I'd like to know the general cost of creating a new connection, compared to UDP. I know TCP requires an initial exchange of packets (the 3 way handshake). What would be other costs? For instance is there some sort of magic in the kernel needed for setting up buffers etc?
The reason I'm asking is I can keep an existing connection open and reuse it as needed. However if there is little overhead reconnecting it would reduce complexity.
OPTION 1: The general cost of creating a TCP connection are:
Step 1: Requires an exchange of packets, so it's delayed by to & from network latency plus the destination server's service time. No significant CPU usage on either box is involved.
Step 2: Depends on the size of the message.
Step 3: IIRC, just sends a 'closing now' packet, w/ no wait for destination ack, so no latency involved.
OPTION 2: Costs of UDP:*
Step 1: Requires minimal setup, no latency worries, very fast.
Step 2: BE CAREFUL OF SIZE, there is no retransmit in UDP since it doesn't care if the packet was received by anyone or not. I've heard that the larger the message, the greater probability of data being received corrupted, and that a rule of thumb is that you'll lose a certain percentage of messages over 20 MB.
Step 3: Minimal work, minimal time.
OPTION 3: Use ZeroMQ Instead
You're comparing TCP to UDP with a goal of reducing reconnection time. THERE IS A NICE COMPROMISE: ZeroMQ sockets.
ZMQ allows you to set up a publishing socket where you don't care if anyone is listening (like UDP), and have multiple listeners on that socket. This is NOT a UDP socket - it's an alternative to both of these protocols.
See: ZeroMQ.org for details.
It's very high speed and fault tolerant, and is in increasing use in the financial industry for those reasons.
Compared to the latency of the packet exchange, all other costs such as kernel setup times are insignificant.

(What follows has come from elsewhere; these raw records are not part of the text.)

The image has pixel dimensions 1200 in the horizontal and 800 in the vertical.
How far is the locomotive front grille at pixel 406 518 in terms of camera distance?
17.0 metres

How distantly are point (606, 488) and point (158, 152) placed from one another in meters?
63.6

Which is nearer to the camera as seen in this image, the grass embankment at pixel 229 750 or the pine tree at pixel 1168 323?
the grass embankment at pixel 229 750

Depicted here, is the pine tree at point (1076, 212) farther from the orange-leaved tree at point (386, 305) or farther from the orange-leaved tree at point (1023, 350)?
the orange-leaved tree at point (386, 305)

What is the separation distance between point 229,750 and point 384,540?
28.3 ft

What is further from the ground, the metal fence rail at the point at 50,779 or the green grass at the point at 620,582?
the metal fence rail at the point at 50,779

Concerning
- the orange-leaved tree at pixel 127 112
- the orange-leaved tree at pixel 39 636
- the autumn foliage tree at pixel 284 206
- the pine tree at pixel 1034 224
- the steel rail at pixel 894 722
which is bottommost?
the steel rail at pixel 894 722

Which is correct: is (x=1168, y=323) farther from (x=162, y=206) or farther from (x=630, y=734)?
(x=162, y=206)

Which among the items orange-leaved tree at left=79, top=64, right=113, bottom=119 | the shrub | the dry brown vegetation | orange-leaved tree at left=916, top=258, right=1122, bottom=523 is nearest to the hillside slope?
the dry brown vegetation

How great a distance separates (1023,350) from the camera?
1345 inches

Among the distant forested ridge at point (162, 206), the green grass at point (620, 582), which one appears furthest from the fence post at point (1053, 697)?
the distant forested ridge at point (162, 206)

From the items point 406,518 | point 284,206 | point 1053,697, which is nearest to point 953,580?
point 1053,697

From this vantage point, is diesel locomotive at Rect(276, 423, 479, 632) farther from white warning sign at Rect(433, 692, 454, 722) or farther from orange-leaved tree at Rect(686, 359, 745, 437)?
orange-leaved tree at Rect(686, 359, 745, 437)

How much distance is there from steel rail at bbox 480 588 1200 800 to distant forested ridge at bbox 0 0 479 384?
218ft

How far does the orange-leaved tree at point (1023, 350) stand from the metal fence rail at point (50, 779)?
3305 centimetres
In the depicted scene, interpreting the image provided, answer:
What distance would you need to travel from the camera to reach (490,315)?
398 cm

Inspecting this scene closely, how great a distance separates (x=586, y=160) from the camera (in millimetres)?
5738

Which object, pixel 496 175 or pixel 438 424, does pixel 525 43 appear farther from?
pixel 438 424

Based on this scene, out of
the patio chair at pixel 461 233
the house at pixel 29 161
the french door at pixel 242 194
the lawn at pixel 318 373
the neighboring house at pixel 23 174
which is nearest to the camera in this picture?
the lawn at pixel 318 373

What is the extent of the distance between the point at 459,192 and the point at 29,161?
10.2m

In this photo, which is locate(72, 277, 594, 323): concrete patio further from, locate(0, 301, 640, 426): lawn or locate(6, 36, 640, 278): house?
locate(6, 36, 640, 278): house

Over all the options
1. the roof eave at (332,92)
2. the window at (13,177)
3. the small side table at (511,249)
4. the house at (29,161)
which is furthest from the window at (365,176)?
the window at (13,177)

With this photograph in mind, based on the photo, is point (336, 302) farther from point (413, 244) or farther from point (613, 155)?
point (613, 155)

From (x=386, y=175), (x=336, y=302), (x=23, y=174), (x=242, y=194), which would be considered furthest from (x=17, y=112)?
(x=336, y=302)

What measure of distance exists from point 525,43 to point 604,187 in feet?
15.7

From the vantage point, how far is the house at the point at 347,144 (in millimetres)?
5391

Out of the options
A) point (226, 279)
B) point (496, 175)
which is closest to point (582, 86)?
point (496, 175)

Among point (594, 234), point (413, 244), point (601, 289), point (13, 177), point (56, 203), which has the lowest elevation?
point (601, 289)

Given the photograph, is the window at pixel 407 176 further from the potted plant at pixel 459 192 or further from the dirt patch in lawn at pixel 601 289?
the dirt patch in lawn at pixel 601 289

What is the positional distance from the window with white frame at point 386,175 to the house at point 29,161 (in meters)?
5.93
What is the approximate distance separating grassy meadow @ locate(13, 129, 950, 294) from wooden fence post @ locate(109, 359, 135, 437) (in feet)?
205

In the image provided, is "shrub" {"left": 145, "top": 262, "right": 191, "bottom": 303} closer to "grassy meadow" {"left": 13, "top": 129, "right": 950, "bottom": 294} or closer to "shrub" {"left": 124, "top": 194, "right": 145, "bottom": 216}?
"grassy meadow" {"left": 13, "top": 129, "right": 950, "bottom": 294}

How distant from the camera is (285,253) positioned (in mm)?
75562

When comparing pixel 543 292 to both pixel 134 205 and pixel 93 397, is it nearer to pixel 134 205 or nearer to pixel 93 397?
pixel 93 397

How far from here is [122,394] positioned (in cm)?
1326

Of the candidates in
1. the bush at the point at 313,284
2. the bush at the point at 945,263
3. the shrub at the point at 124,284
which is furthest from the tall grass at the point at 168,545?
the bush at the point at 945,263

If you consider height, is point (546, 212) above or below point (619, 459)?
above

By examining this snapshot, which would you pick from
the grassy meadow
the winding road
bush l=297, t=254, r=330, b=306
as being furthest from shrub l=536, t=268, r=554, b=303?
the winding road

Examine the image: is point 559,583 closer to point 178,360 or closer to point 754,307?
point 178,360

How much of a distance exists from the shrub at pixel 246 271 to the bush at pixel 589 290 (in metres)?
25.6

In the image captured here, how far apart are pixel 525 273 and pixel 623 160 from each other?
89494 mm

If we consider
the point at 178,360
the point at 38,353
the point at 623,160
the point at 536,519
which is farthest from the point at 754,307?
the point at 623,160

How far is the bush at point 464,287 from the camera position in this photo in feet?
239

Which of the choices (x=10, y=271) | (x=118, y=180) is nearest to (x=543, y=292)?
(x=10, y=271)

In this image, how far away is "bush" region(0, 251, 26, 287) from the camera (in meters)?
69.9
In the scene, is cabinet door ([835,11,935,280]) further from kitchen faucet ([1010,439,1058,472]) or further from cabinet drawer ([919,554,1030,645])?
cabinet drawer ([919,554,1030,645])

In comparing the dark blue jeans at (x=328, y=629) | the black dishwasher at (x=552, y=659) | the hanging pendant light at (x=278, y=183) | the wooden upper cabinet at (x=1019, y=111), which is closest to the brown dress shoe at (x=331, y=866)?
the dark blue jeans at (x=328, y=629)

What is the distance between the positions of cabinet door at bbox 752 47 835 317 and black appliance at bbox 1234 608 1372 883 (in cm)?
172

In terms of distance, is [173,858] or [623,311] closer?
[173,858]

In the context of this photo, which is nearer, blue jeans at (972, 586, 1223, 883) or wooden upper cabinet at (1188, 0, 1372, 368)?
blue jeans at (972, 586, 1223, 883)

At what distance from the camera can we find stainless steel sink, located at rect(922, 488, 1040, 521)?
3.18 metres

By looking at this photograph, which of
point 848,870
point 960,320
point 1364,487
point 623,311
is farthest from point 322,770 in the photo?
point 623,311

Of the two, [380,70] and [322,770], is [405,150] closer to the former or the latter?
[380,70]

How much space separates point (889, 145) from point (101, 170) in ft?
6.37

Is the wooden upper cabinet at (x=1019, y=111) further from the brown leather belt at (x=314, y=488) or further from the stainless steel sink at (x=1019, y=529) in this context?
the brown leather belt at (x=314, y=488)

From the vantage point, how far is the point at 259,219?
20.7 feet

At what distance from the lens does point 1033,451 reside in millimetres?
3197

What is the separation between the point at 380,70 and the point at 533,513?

Once a UDP packet's been dumped onto the wire, the UDP protocol stack is free to completely forget about it. With TCP, there's at bare minimum the connection details (source/dest port and source/dest IP), the sequence number, the window size for the connection etc... It's not a huge amount of data, but adds up quickly on a busy server with many connections.
And then there's the 3-way handshake as well. Some braindead (and/or malicious systems) can abuse the process (look up 'syn flood'), or just drop the connection on their end, leaving your system waiting for a response or close notice that'll never come. The plus side is that with TCP the system will do its best to make sure the packet gets where it has to. With UDP, there's no guarantees at all.